较长的英语笑话故事精选

2017-03-28

人活着,不能缺少快乐,笑话则是寻找快乐的良方。小编整理了较长的英语笑话故事,欢迎阅读!

较长的英语笑话故事:Eloquent plea

The lawyer approached the jury box and began an eloquent plea for her client:"Ladies and gentlemen of the jury, I want to tell you about this man. There's so much to say that is good: he never beat his wife; he was always kind to little children; he never did a dishonest thing in his life; he has always lived by the golden rule; he is a model of everything decent, forthright, and honest. Everyone loves him and. . . "Her client leaned over to a friend and said, "How do like that? I pay her good money to defend me, and she's telling the jury about some other guy.

较长的英语笑话故事:Minister & a lawyer

A minister and lawyer were chatting at a party."What do you do if you make a mistake on a case?" the minister asked."Try to fix it if it's big; ignore it if it's insignificant," replied the lawyer. "What do you do?"The minister replied "Oh, more or less the same. Let me give you an example. The other day I meant to say 'the devil is the father of liars,' but instead I said 'the devil is the father of lawyers,' so I let it go."

较长的英语笑话故事:Endangered meal

The local game warden in a small town in Oregon had arrested a man for killing and eating an Egret.

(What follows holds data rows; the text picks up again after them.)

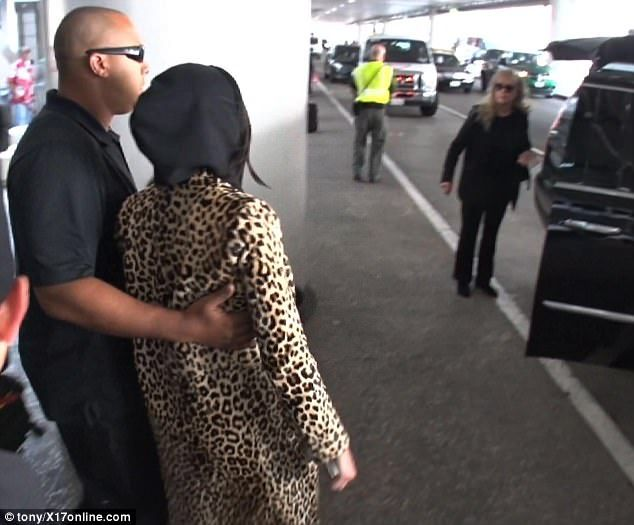 Facing reality: Her jacket pulled up over her hair, Kendall was helped past onlookers by a security guard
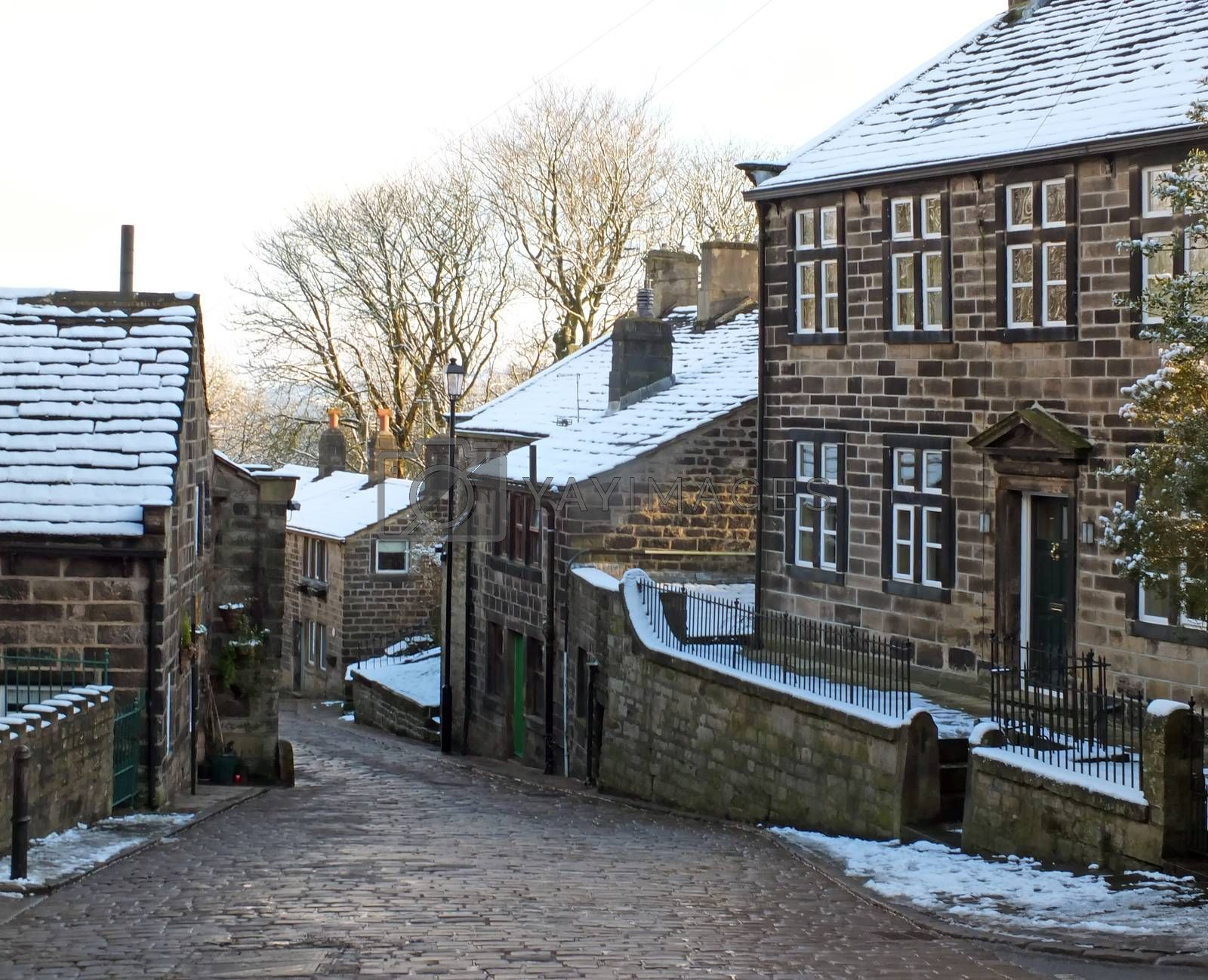A scenic view of the main street in the village of heptonstall in west yorkshire with snow covering the old stone houses and pennine scenery visible in the background by Philip Openshaw
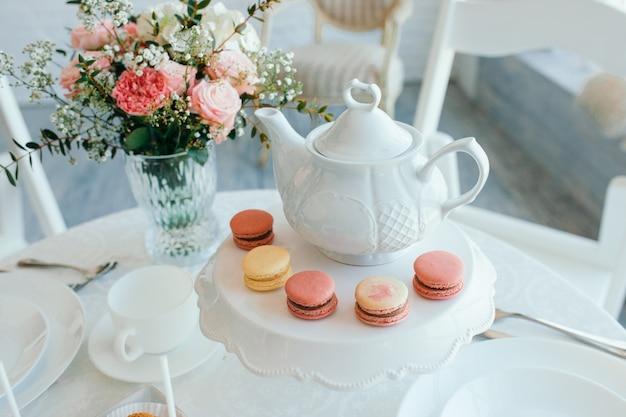 Kreative frühlingszusammensetzung. elegante süßspeise macarons, tasse tee oder kaffee und schöner pastell färbten beige und lebende korallenblumenblumenstrauß auf weißem marmor Premium Fotos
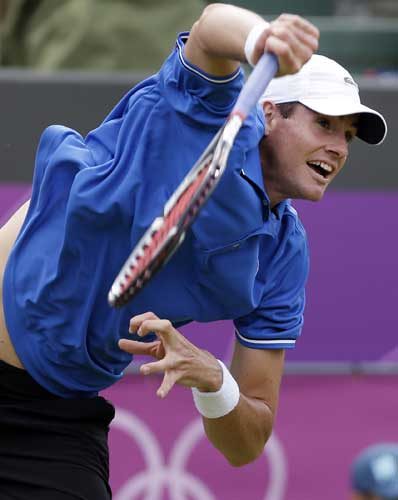 John Isner of the United States serves to Olivier Rochus of Belgium in a first round match at the All England Lawn Tennis Club in Wimbledon, London at the 2012 Summer Olympics, Saturday, July 28, 2012.  <span class=meta>(AP Photo&#47;Elise Amendola)</span>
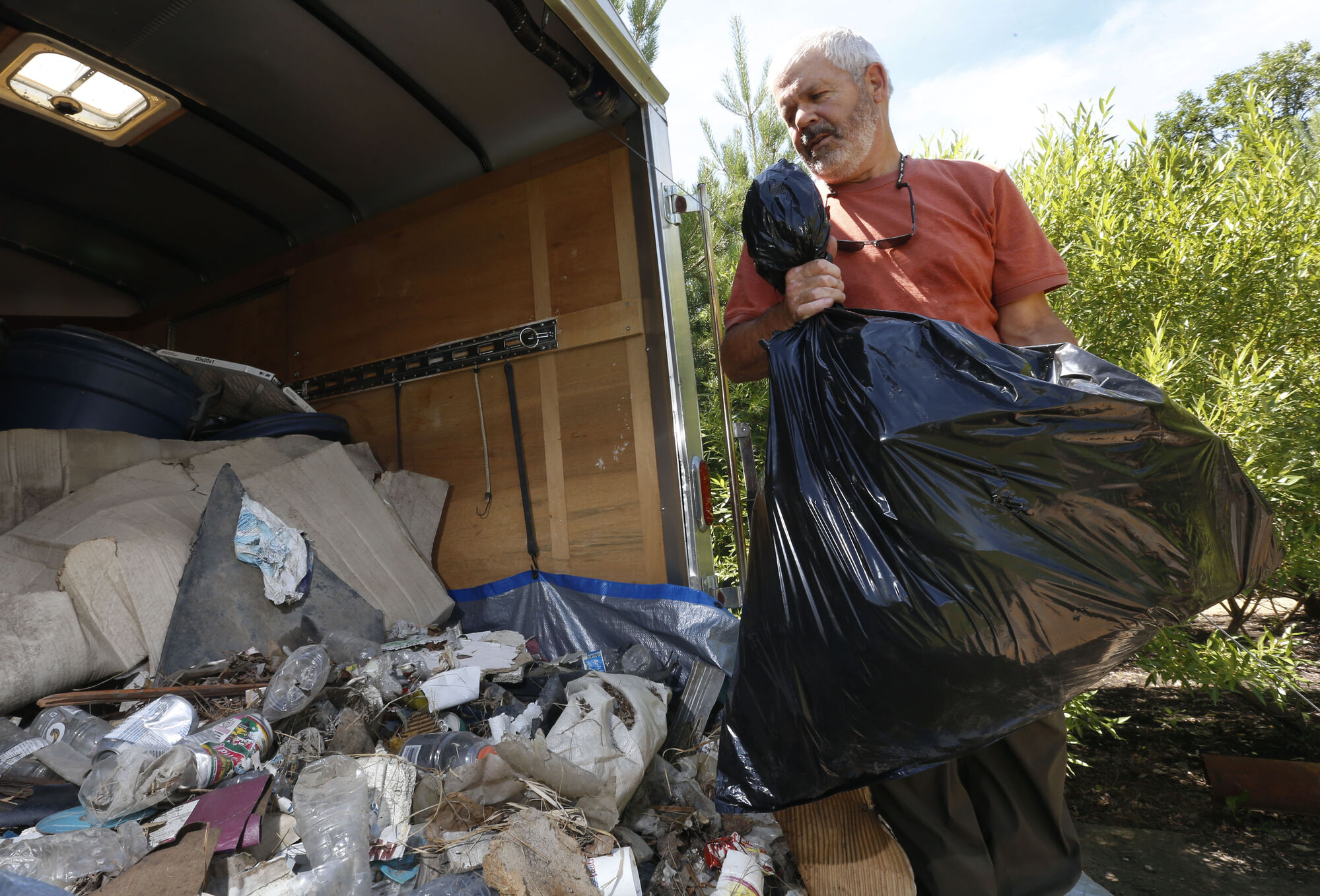 Bill Fisher with some of the trash recently collected along the Perimeter Highway near Brady Road. He will haul it to the dump.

The man went before a judge to plead his case. After pleading guilty, but with an explanation, the judge asked him why he did it.

"I was just trying to feed my hungry family," he told the judge, "and I've never done anything like that before."

The judge, being a family man himself, had a soft heart and agreed to let the man go free, since he was only trying to feed his starving family and it was his first and only offense.

"Before you go, though, I want to ask you a question," the judge quipped, "What does Egret taste like?"

"Well your Honor," the man told him, "It's not as tender as Spotted Owl, but it's much better than bloody Bald Eagles!"

较长的英语笑话故事:Bastard son

For three straight years, a young attorney had been taking his brief vacations at the same country inn, several times per year. During his last visit he'd finally managed to seducethe innkeeper's gorgeous daughter, so he could wait to go there again.

Looking forward to an exciting few days, he dragged his suitcase up the stairs of the inn, then stopped short. There sat his lover with an infant on her lap!

"Helen, why didn't you write when you learned you were pregnant?" he cried. "I would have rushed up here, we could have gotten married, and the baby would have my name!"

"Well," she said, "when my folks found out about us and that I was pregnant, we sat up all night talking and talking and decided it would be better to have a bastard in the family than a lawyer."